▶ _Passage to read_
- - - - - - -

UK/USA/EU Export Controls Customs Advisor











The Changing Climate of Compliance


Here we look at some of the compliance issues to be addressed and considers how 2004/ 2005 will be a watershed for compliance on Customs and export controls.
Many proposals that have been "in the pipeline" for some time are coming to fruition all at once. The new UK Export Control Act will dramatically change the compliance situation in the UK and expose companies to severe penalties and adverse publicity as never before. HM Revenue & Customs have introduced new computer systems and a new civil penalty regime. Customs have reinforced their compliance audit teams, designed computer checks and now also include export controls in their reviews.
Looking at other regimes, the US and Japan have extended their regulations and enforcement, and emerging technology is bringing more exports within the scope of the more restrictive regimes.
The UK Export Control Act 2001
This new Act sweeps up all types of export control and sanctions legislation including UN, EU and existing Customs legislation. In some ways, it is like the US Export Administration Regulations and The International Traffic in Arms Regulations (ITAR). A number of orders have been published, each with their own appeals and penalty provisions. Essentially this is an enabling Act which gives the Secretary of State powers to present a series of Statutory Orders two of which have been issued namely those on Transfers of Technology and Trade Controls. All companies engaged in High Tech or Defence Sales at home or abroad– however tangentially, need to be aware of how one or other or both of these regulations will affect them.
Although the Trade Controls are a response to British nationals at home or abroad who deal in arms and related materiel , Military use is very widely defined and the range of products caught is extensive including Computer Security. The extension of the Transfer Controls on Technology are to inhibit proliferation, not just to terrorists and rogue nations but to many other destinations. Under the "catch-all" provisions, almost anything may be controlled by reasons of military use, embargoed destinations or use in manufacture, research or deployment of Weapons of Mass Destruction and Missiles. The Act also imposes controls on "technical assistance overseas" if it is related to Weapons of Mass Destruction and any persons engaged in arms brokering.

- - - - - - -

▶ _Material shown_
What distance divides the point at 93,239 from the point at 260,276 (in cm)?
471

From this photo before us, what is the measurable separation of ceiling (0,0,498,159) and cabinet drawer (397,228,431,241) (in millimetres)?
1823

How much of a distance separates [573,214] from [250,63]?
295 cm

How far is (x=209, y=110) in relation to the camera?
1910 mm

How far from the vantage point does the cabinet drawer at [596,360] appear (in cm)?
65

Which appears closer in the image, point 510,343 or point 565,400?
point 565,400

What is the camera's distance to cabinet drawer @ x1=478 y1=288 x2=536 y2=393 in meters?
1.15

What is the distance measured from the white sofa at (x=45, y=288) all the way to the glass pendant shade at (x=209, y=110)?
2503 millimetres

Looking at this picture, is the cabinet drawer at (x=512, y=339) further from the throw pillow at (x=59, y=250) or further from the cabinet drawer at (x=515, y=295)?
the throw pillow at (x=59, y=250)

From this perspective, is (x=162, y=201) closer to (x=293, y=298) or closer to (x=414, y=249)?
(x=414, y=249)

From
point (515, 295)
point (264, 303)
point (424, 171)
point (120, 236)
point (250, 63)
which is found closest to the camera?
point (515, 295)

- - - - - - -

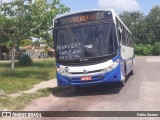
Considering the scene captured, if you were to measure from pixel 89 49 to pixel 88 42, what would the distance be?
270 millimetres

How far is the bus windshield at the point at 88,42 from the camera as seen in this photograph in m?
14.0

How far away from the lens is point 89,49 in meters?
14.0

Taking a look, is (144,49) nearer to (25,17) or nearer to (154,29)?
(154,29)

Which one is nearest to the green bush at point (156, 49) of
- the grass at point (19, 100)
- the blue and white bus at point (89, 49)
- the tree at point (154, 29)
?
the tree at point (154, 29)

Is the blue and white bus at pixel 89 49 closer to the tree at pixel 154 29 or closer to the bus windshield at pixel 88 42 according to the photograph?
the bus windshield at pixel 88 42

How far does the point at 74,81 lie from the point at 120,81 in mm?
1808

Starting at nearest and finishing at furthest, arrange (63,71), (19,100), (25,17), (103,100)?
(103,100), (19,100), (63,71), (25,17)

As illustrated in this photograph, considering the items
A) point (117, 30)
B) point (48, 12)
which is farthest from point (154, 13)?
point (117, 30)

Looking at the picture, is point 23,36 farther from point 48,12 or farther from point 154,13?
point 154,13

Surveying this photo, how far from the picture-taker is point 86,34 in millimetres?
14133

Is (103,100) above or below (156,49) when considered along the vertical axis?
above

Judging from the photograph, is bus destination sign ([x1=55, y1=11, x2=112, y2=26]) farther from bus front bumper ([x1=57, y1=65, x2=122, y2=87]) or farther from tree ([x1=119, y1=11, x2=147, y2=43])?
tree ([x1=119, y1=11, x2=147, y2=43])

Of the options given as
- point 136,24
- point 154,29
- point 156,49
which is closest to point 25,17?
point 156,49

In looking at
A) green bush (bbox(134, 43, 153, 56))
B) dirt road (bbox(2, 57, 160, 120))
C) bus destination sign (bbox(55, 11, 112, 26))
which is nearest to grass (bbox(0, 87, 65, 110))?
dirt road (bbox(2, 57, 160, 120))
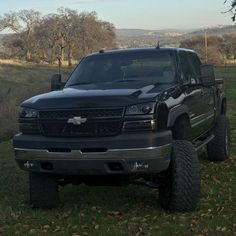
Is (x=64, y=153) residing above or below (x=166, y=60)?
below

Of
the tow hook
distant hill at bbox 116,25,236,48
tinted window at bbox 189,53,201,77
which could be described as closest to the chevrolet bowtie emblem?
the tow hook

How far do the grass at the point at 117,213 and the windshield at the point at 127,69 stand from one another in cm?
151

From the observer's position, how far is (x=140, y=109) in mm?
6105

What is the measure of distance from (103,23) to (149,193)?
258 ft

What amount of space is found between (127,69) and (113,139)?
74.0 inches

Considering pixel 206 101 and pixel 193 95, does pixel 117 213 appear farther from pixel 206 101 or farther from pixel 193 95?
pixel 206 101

- - - - - - -

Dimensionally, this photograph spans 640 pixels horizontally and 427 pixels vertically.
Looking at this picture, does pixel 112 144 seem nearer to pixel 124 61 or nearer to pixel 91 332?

- - - - - - -

▶ _Your tasks_
A. In the text on export controls, rewrite the stretch from "The UK Export" through "will affect them.", substituting "Minister" for "Secretary of State".
B. Answer these questions from the text on export controls:
(i) Along with new computer systems, what has HM Revenue & Customs introduced?
(ii) Which two countries have extended their regulations and enforcement?
(iii) Which two Statutory Orders under the UK Export Control Act 2001 have been issued?

▶ _Responses for each task_
A.
The UK Export Control Act 2001
This new Act sweeps up all types of export control and sanctions legislation including UN, EU and existing Customs legislation. In some ways, it is like the US Export Administration Regulations and The International Traffic in Arms Regulations (ITAR). A number of orders have been published, each with their own appeals and penalty provisions. Essentially this is an enabling Act which gives the Minister powers to present a series of Statutory Orders two of which have been issued namely those on Transfers of Technology and Trade Controls. All companies engaged in High Tech or Defence Sales at home or abroad– however tangentially, need to be aware of how one or other or both of these regulations will affect them.

B.
(i) A new civil penalty regime.
(ii) The US and Japan.
(iii) Transfers of Technology and Trade Controls.